Plus tard, il raconte que les esclaves libérés fonderont Africatown USA et Plateau (endroit nommé Magazine Point autour de Mobile, Alabama) lorsqu’ils comprendront que malgré toutes les « économies » qu’ils pourront rassembler ne suffiront pas pour retourner en Afrique. Cette ville constituera un dernier « rempart » contre les américains : les blancs, mais aussi les noirs de deuxième ou troisième générations qui considèrent leurs frères africains comme des « sauvages ». La ségrégation raciale bat alors son plein même après l’abolition de l’esclavage en 1865.
Le livre est non seulement composé du (court) témoignage livré par Zora Neal-Hurston mais il est étoffé par une préface d’Alice Walker (précieuse pour ses précisions et explications nécessaires à la compréhension du texte qui suit) et des notes en fin de récit écrites par son biographe Robert E. Hemenway.
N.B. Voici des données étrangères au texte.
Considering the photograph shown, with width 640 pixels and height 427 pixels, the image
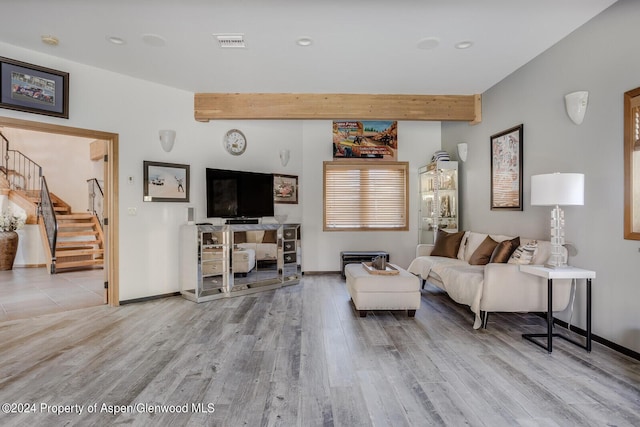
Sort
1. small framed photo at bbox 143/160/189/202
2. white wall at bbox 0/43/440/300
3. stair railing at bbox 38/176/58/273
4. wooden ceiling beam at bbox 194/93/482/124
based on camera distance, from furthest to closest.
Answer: stair railing at bbox 38/176/58/273 < wooden ceiling beam at bbox 194/93/482/124 < small framed photo at bbox 143/160/189/202 < white wall at bbox 0/43/440/300

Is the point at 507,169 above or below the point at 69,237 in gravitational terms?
above

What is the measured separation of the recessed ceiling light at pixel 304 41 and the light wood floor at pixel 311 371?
9.49 ft

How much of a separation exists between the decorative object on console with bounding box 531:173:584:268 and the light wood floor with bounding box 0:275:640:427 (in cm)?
84

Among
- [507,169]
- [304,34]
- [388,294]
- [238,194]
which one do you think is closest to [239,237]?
[238,194]

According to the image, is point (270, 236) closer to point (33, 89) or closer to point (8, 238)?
point (33, 89)

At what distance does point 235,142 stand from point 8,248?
5263 mm

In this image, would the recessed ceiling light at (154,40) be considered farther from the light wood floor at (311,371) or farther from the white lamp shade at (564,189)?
the white lamp shade at (564,189)

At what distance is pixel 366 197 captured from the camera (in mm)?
6582

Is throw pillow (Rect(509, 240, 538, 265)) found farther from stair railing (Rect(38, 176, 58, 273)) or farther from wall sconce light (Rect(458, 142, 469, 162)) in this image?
stair railing (Rect(38, 176, 58, 273))

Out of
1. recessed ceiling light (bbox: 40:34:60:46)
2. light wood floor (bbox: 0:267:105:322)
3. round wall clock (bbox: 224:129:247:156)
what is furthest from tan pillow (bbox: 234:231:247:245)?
recessed ceiling light (bbox: 40:34:60:46)

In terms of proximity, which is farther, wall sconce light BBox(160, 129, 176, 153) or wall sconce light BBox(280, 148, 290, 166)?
wall sconce light BBox(280, 148, 290, 166)

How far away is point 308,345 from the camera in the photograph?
2.97 metres

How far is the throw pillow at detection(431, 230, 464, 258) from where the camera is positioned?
4.98 m

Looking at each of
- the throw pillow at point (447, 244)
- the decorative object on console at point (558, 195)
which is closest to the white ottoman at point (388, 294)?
the decorative object on console at point (558, 195)
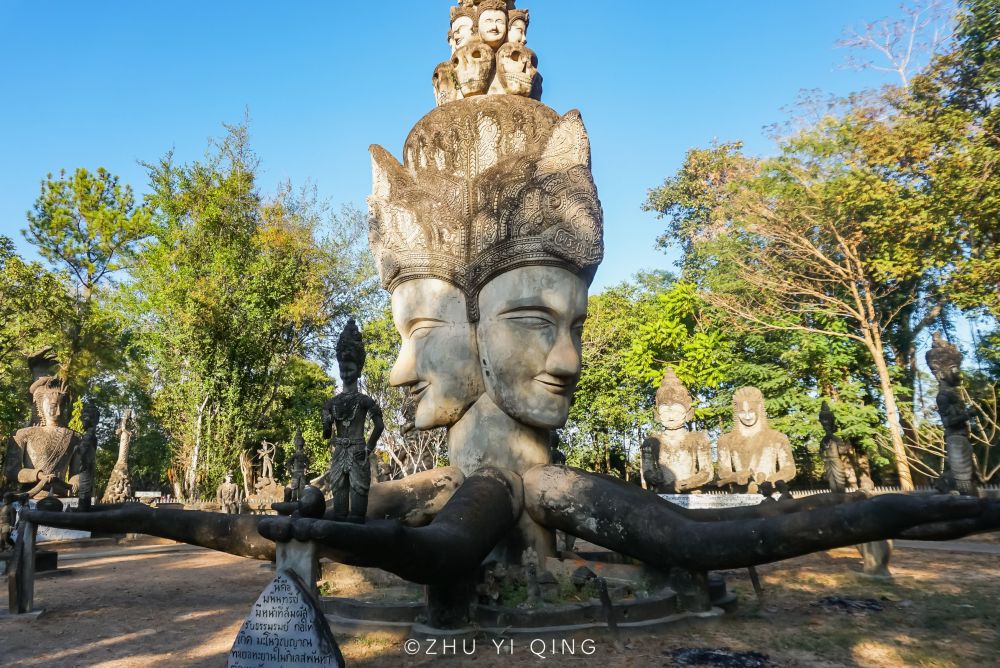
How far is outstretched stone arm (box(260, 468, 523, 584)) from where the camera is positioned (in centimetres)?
369

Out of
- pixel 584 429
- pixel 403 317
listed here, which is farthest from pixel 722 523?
pixel 584 429

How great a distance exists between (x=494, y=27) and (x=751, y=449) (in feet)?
33.8

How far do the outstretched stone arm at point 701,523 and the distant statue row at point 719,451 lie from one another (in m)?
7.61

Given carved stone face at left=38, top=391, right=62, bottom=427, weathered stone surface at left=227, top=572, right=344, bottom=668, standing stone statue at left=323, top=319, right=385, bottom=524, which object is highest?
carved stone face at left=38, top=391, right=62, bottom=427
Emma Langdon Roche, Zora y fait brièvement allusion lorsqu’elle cite ses sources. Emma est une écrivaine et artiste américaine qui a été en fait la première à interviewer les habitants d’Africatown et à avoir rencontré Kazoola (Kossola, bref, Cudjo ). Elle fut la première à écrire sur l’Histoire de ces anciens esclaves. Son livre « Historic Sketches of the South » n’a à ce jour, pas été traduit en français. Zora rencontrera elle aussi Cudjo par la suite ainsi que différents habitants de la région de Mobile.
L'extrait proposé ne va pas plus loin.